NM-330
A Case of Chiari Type 1 Decompression in a Patient with Costello Syndrome
Patel J, Patel R
Albert Einstein-Montefiore Medical Center, Bronx, NY, USA
Costello syndrome is a rare genetic disorder causing cell overgrowth and abnormal cell division that has been described as a faciocutaneousskeletal syndrome. It involves short stature, metabolic dysfunction, cardiac defects, and neurologic manifestations. We present a patient who successfully underwent suboccipital craniectomy and cervical laminectomy for Chiari Type 1 decompression and syringomyelia.
The patient, a 10 year old female with Costello syndrome, was found to have a chiari malformation during routine workup for precocious puberty. A prior echo revealed trivial mitral regurgitation and normal biventricular systolic function. Her past history also included severe developmental delay and well controlled GERD. Preoperative physical exam revealed limited neck mobility, a Mallampati class III airway, and an unremarkable cardiopulmonary evaluation. She was premedicated with oral midazolam, received an inhalational induction for IV placement and was intubated with video laryngoscopy. Intraoperatively, the patient developed atrial arrhythmias but remained hemodynamically stable. She was extubated and transferred to the PICU in stable condition.

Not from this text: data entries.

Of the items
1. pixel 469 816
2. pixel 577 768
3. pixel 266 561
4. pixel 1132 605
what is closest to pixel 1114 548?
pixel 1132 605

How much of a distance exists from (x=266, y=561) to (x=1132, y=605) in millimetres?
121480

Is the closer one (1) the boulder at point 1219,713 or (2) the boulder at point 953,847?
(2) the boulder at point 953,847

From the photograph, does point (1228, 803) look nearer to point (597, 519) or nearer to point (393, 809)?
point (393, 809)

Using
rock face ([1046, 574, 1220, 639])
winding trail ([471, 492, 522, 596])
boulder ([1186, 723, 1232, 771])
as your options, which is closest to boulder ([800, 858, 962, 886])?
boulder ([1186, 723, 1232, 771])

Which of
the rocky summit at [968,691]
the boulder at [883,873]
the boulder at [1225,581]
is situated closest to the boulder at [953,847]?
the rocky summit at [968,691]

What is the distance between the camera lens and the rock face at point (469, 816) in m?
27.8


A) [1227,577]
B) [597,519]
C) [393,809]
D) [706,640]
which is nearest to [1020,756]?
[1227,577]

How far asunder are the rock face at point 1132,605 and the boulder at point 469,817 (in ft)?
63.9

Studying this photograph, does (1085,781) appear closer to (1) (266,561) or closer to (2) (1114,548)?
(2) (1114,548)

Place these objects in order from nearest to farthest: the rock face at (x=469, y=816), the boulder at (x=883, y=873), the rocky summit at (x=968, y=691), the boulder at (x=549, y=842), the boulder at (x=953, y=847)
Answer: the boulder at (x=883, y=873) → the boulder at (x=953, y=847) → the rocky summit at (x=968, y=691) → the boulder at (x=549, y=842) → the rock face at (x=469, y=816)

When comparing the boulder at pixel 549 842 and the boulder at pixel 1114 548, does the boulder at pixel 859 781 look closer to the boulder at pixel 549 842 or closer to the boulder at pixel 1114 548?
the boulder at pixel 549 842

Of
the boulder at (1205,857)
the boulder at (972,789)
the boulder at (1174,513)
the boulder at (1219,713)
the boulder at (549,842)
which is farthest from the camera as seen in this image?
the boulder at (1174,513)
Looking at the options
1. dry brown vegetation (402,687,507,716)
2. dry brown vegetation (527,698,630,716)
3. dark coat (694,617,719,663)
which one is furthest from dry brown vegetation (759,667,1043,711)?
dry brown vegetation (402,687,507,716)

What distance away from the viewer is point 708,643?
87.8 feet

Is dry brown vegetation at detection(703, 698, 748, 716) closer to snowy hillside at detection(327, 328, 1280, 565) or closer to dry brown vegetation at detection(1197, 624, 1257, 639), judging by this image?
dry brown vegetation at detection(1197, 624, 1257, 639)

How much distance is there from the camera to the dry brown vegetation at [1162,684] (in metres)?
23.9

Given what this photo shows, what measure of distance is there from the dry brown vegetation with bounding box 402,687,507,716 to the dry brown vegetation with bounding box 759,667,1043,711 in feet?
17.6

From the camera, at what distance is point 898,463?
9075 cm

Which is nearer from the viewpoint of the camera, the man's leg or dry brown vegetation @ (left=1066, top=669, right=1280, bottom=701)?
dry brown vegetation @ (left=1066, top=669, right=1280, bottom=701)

There are significant anesthetic considerations in patients with Costello syndrome due to its multisystem involvement. Patients present with a short neck, macroglossia, airway papillomata, and hypertrophied airway tissues. As a result, intubating conditions must be optimized which involves proper positioning, use of muscle relaxants, and appropriate airway equipment. Despite concern for airway obstruction, severe developmental delay often requires premedication. In our case, the decision was made to intubate using a Mcgrath after demonstrating successful mask ventilation. Cardiac abnormalities have also been described in this patient population. Although an old echo was within normal limits in our patient, she was lost to follow up and had not been re-evaluated by cardiology. Intraoperatively, she experienced variable P-wave morphology unrelated to the brainstem manipulation by the surgeon. Electrolyte abnormalities must be ruled out due to the potential for metabolic dysfunction. The perioperative use of TEE and precordial Doppler in addition to invasive monitoring must be considered depending on the surgical procedure. Dermatologic manifestations include excessive skin wrinkling with deep creases in the palms and soles, hyperpigmentation, and acanthosis nigricans. The increased skin laxity in our patient made obtaining IV access difficult. Neurologic findings include seizures, cerebral atrophy, dilated ventricles, and postnatal cerebellar overgrowth which may lead to development of a Chiari I malformation. Patients with Costello syndrome presenting for other surgical procedures may benefit from neurologic evaluation including brain MRI. Additionally, they often exhibit hypotonia that can impact the use of muscle relaxants or increase the risk of post-operative respiratory complications.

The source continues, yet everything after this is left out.